The atmosphere is light (up to his announcement) and everyone  has a new start… except for JiaChien, who’s declined her promotion in Amsterdam to stay and help her father (finally, out of love and not obligation). At first, when he announced he was selling the house, I was honestly a bit mad, because how could he have suddenly done this to his daughter (he did promise to let her stay there after her apartment tanked). But, I’ve realised he did it for her. They all thought he was fragile, with nothing left to live for and, like JiaChien said “he needs me”. But by making that announcement, he’s sort of saying “don’t worry about me, live your life.” So she gets to do what she initially wanted, to start anew, in Amsterdam (which we understand from the phone call from GuoLun).

the final scene where he regains his sense of taste.  "nu er" "ba"

the final scene where he regains his sense of taste.
“nu er”

I also think the idea of a chef losing his sense of taste is genius. It’s so ironic and carries such a deep meaning. From the film, I am inclined to believe that taste is an analogy of feeling, meaning and family. As a chef, one of the things most important to you is probably your sense of taste. As a father, it would be your family. As a person, it might be your meaning in life. He was losing touch with all three, so, he was just lost in the beginning, directionless. He felt everything drifting away, but didn’t know how to stop it. So he keeps going on with the routine, preparing the elaborate meals that have lost part of their meaning for his semi-present family. This is why I just love the ending. I love how Ang Lee wasn’t all in your face about it. No one made it to the reunion dinner, it was just him and JiaChien, the one whose bond with him is the strongest. It starts of fairly simple, he takes a sip of her soup and complains “too much ginger”. They bicker about it for a while before he suddenly realises, he can taste again. They’ve finally come to an understanding and everything is going well. It echoes the first interaction we see with them (where JiaChien critiques his food) so closely that we’re reminded of how prickly it was then.

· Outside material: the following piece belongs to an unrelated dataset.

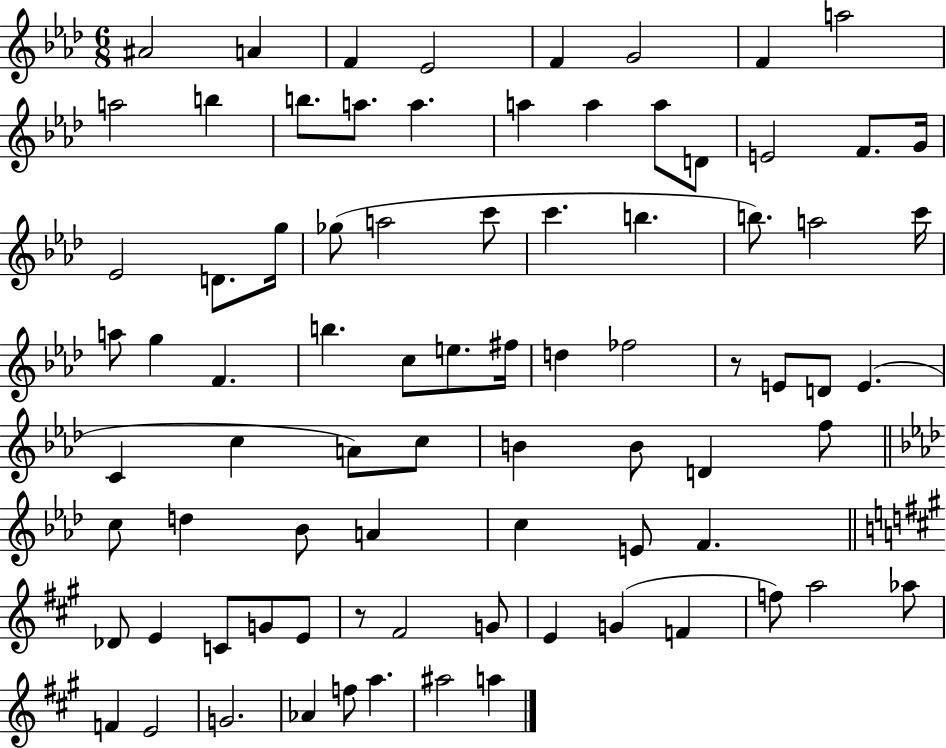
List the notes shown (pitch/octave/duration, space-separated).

A#4/h A4/q F4/q Eb4/h F4/q G4/h F4/q A5/h A5/h B5/q B5/e. A5/e. A5/q. A5/q A5/q A5/e D4/e E4/h F4/e. G4/s Eb4/h D4/e. G5/s Gb5/e A5/h C6/e C6/q. B5/q. B5/e. A5/h C6/s A5/e G5/q F4/q. B5/q. C5/e E5/e. F#5/s D5/q FES5/h R/e E4/e D4/e E4/q. C4/q C5/q A4/e C5/e B4/q B4/e D4/q F5/e C5/e D5/q Bb4/e A4/q C5/q E4/e F4/q. Db4/e E4/q C4/e G4/e E4/e R/e F#4/h G4/e E4/q G4/q F4/q F5/e A5/h Ab5/e F4/q E4/h G4/h. Ab4/q F5/e A5/q. A#5/h A5/q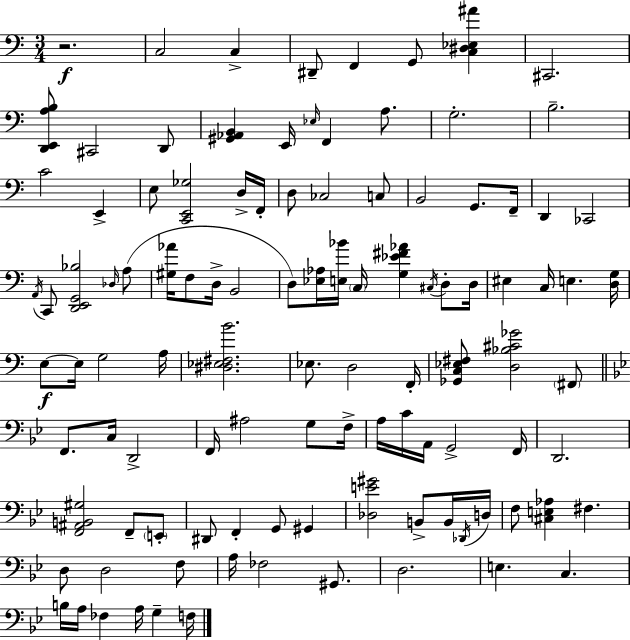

Then we compare it with this one, and the contrast is just so huge and .. I just really love this movie. The dishes in this final scene are also so much more modest and simple, it’s like saying, it’s the feeling that counts. (*melts into oblivion*)

word count:1599

PS: It’s amazing how Ang Lee still kept it so humourous and yet so real. The way the romances escalated were really something though, like something from a disney movie. And also I remember this scene cause I thought it was out of place but, there was actually a foreshadowing of JiaNing’s pregnancy (I think). Or not how else can we interpret the random scene where she gets up and let’s a pregnant lady take her seat on the bus?